I wished I could do more to reassure him. “My husband has a great deal of experience locating missing persons. I can promise you he will do everything in his power to help find your daughter.”

“Grazie, signora,” he said.

We left the shop and walked to the river, following it to the Ponte alle Grazie, which would take us across the Arno near Santa Croce. “Do you really think something bad may have happened to Lena?” Cécile asked.

“Let us not forget that the original reason Colin wanted to come to Florence was because Kat’s house had twice been burgled,” I said. “Marzo wanted money, and the house may have something of value hidden in it. He might have been killed for trying to find it.”

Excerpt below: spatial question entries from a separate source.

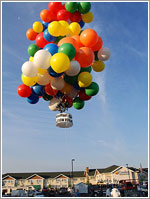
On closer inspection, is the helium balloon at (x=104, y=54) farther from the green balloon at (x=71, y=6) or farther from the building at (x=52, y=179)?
the building at (x=52, y=179)

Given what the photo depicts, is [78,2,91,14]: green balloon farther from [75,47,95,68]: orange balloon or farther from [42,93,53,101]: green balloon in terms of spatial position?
[42,93,53,101]: green balloon

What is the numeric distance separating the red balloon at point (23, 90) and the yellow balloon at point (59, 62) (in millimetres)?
1885

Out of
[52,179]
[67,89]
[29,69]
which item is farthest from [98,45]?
[52,179]

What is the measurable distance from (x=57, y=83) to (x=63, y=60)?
4.33ft

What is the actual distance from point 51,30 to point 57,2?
1.74m

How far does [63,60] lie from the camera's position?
230 inches

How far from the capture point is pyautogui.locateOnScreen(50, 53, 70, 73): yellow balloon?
5844 mm

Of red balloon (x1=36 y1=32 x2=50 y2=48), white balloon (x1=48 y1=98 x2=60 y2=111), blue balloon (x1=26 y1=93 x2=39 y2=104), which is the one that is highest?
red balloon (x1=36 y1=32 x2=50 y2=48)

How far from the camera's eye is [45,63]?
20.4ft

“And Lena could have known what he was doing,” Cécile said.

“Marzo’s connection to the house keeps niggling at me. It belongs to Kat, not Colin, and Marzo works with Darius, not my husband.”

“The legend of the treasure is known throughout the city. His interest in it needn’t have stemmed from anything to do with his work.”

“True. But if the household staff is involved in Crown business, which I suspect they are, Marzo may have been a frequent visitor to the house long before we ever arrived in Florence.”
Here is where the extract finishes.